Cachorro cego e idoso é espancado, jogado em rede de esgoto, mas sobrevive e ganha nova vida

Cachorro cego e idoso é espancado, jogado em rede de esgoto, mas sobrevive e ganha nova vida

Joãozinho, como ficou conhecido, arrastou-se por cerca de 100 metros até outra saída da rede de esgoto. Foi resgatado, recebeu cuidados da população e agora procura um novo lar.

Nem velhice nem cegueira pouparam Joãozinho da maldade humana. Na última segunda-feira (20), o cão de 10 anos foi espancado e jogado em uma rede de esgoto para morrer, em Paulista, Região Metropolitana do Recife (RMR), PE. O crime foi cometido a mando de um comerciante da área que estaria incomodado com a presença do animal. O que poderia ter terminado em tragédia virou uma corrente do bem em prol do cão, que está à procura de um novo lar.

O crime aconteceu na Avenida Brasil, no bairro de Maranguape, Paulista, onde o idoso que encomendou a morte do cão mantém um fiteiro. “Ele vende comida e o cachorro, que é de rua, estava por perto. Ele mandou os meninos, usuários de drogas do entorno, se livrarem do cachorro”, conta uma moradora do bairro, que preferiu não se identificar. 

Joãozinho, como ficou conhecido, arrastou-se por cerca de 100 metros até outra saída do esgoto, onde recebeu cuidados da população. “Quando viu o cachorro do lado de fora, o homem mandou que batessem nele até matar e que depois jogassem em algum lixo longe do fiteiro dele”, relatou a mulher. 

O comerciante, conhecido por não gostar de animais, ainda teria ameaçado fazer o mesmo com outros cães. Um boletim de ocorrência deve ser registrado nos próximos dias pela moradora que fez o pedido de resgate do cão.

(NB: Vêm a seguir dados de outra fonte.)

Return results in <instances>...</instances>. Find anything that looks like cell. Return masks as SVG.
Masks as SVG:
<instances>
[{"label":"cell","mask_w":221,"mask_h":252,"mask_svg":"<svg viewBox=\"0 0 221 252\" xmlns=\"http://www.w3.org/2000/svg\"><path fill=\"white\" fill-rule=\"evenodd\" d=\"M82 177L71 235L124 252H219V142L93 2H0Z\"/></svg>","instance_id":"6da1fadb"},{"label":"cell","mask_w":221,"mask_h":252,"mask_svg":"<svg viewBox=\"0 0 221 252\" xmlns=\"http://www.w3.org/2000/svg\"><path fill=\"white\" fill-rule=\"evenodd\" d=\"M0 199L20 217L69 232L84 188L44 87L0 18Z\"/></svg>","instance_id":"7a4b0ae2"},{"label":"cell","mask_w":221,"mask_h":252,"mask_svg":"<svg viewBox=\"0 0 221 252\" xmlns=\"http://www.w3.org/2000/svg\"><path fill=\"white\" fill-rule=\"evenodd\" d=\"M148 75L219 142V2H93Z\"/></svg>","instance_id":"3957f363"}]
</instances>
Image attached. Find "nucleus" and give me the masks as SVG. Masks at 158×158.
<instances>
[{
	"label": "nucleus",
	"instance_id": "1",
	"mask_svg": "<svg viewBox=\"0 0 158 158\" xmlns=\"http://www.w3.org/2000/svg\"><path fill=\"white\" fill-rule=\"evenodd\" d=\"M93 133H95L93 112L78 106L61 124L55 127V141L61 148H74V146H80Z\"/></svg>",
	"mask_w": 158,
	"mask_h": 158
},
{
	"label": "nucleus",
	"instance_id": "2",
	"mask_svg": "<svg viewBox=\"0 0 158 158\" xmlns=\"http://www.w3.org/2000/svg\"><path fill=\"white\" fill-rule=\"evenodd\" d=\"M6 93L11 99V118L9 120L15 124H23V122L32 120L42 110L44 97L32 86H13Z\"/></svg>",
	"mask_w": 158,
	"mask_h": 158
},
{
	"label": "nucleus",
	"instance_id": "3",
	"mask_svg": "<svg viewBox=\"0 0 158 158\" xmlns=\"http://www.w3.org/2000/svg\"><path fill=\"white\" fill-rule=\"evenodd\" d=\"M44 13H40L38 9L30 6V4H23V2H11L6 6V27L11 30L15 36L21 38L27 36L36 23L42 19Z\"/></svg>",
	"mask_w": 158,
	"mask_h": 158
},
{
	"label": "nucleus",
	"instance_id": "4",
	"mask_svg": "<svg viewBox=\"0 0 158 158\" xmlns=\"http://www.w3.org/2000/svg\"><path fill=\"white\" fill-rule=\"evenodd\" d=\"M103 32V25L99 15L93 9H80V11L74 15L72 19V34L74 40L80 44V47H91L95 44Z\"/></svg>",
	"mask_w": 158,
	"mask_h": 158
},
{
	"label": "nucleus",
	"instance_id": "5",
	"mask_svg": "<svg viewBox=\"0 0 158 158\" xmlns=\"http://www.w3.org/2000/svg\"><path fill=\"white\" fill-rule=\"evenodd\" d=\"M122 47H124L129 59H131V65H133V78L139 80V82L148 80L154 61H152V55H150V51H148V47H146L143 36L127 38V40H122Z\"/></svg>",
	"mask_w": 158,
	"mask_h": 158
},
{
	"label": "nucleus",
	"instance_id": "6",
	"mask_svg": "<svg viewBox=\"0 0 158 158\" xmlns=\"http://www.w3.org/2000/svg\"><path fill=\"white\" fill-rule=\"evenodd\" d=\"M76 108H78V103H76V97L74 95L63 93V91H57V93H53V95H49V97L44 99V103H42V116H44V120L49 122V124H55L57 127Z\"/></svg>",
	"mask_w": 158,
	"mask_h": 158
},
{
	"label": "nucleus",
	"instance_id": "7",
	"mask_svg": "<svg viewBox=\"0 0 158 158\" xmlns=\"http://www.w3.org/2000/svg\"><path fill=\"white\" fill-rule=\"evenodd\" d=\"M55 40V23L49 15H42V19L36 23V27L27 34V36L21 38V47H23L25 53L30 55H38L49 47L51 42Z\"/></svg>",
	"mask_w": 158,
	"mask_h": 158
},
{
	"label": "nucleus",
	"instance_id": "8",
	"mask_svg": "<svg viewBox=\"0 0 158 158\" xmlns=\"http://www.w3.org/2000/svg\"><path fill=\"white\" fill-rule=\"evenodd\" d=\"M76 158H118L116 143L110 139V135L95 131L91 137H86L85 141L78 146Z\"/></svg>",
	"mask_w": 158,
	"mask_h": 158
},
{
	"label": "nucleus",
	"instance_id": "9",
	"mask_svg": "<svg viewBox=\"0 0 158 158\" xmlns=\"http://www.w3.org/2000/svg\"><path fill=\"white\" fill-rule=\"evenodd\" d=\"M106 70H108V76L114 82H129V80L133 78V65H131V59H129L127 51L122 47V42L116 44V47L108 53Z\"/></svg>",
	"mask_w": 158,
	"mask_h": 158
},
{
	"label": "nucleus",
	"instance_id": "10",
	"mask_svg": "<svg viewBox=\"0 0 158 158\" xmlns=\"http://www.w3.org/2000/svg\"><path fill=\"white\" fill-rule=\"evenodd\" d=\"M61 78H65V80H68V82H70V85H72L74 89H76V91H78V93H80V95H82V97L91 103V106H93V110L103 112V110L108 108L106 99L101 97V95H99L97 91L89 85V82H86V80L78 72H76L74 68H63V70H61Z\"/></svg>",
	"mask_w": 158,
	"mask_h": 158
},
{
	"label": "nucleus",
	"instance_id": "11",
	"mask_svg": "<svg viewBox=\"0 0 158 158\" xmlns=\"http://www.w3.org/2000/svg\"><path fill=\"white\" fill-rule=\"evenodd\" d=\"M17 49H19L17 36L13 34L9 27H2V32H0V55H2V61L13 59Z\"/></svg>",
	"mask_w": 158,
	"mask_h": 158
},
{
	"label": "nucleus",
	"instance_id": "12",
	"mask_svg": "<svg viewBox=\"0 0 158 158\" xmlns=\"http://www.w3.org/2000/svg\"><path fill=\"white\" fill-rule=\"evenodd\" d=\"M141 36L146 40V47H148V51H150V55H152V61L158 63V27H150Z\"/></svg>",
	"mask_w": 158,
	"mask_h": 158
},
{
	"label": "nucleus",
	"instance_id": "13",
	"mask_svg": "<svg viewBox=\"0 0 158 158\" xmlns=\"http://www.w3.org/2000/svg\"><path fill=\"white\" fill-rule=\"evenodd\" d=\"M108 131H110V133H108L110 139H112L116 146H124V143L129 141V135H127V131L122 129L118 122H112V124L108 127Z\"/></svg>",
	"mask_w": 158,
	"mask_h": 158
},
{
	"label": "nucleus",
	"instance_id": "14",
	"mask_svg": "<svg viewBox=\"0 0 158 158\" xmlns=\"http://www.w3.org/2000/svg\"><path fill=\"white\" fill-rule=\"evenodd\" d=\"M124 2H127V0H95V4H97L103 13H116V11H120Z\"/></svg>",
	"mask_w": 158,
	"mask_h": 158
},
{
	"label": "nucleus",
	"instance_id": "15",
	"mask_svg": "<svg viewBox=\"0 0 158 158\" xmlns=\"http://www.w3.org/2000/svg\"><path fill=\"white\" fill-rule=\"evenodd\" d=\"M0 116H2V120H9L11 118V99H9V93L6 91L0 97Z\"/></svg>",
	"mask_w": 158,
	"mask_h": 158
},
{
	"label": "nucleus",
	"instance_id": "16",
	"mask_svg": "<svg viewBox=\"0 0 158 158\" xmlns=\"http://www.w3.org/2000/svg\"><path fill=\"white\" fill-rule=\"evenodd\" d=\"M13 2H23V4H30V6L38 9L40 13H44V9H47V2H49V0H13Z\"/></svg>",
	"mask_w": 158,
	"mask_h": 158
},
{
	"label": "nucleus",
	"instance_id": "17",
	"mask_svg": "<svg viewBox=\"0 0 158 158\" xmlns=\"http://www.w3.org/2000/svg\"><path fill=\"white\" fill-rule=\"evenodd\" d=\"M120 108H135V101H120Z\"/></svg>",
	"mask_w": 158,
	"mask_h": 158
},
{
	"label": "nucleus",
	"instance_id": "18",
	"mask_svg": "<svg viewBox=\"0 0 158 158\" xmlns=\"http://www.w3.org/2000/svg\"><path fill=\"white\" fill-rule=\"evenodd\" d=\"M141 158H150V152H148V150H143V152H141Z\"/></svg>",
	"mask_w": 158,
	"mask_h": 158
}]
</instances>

“Fui procurada por essa protetora, e então mandei buscar o cachorro. Apesar de cego e muito machucado, ele não foi agressivo. Confiou na gente”, conta a ativista Goretti Queiroz, que realizou o resgate de Joãozinho. 

Desde a noite da segunda-feira, o cão está sendo tratado na clínica Plantão Veterinário Dr Rogério de Holanda, na Madalena, Zona Oeste da capital. O quadro do cachorro é grave. 

Desidratado, subnutrido, com anemia, catarata nos dois olhos, infecção digestiva, artropatias e uma hérnia grande na região anal, o cão precisará de cirurgia e fisioterapia. Os custos do tratamento são grandes e, por isso, uma campanha de arrecadação de doações está sendo feita através das redes sociais. 

Quem quiser ajudar pode doar no número 488 da Avenida Visconde de Albuquerque, onde funciona a clínica, ou através de depósito bancário na conta corrente da ativista Goretti Queiroz (Banco do Brasil, agência 1245-9, conta 213826-3). O que Joãozinho mais necessita, porém, é de um lar. 

Após 48 horas de observação, o cão receberá alta para continuar o tratamento em casa, mas não tem para onde ir. “Ele precisa de alguns cuidados especiais como troca de fralda e alimentação pastosa, mas está liberado inclusive para o convívio com outros animais”, explica o veterinário Rogério de Holanda.